Build original library. It’s not strictly necessary. But gives access to the endless scripts and other stuff. Also the only way to train LoRA from quantized model is from this fork https://github.com/xaedes/llama.cpp/tree/finetune-lora (as of now)

And makes debugging the next step easier should it fail

Follow this

When finished supplying the n_layers parameter should now utilize your GPU.

How to use without GPU¶

Due to the nature of the task you will come only this far with CPU-only. You can use a backend like exllama that has more aggressive optimizations, use lower bit quantizations and so on.

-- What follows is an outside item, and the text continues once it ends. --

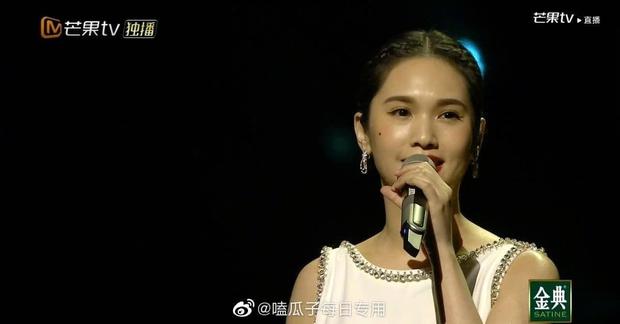 Bị lộ hát nhép, chị đại The Voice Trung Quốc vẫn hiên ngang dẫn đầu show thực tế - Ảnh 5.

Be aware though: A lot of the more effective optimizations cause quality degradation in various degrees.

Just inference¶

If you don’t want to code but just infer you could use third party providers like e.g. Aleph-Alpha. As they usually offer their own playground the usefulness of this framework is quite limited. But I am glad to be of help anyway.

Coding+Inference¶

Google colab is a good start. GPU availability may be limited. Also you can only have one notebook so larger projects are difficult.
Kaggle offers free GPU accelerated notebooks
There is a lot more

Not-so-secret dev tip¶

Saturncloud

A lot of this and other RIXA stuff was developed there. Incredibly helpful for background tasks. You get 150 free compute hours/month. There are no problems with GPU availability. But most importantly it allows for full project structures and temporary deployments into the web.

CUDA is preinstalled (11.7) so you can use the preinstalled binaries with an identifier like this cu117-cp39-cp39-linux_x86_64

The free version ‘only’ contains 16 GB VRAM + 16 GB RAM so ~6B quantized 30B models is the absolute maximum you can get out.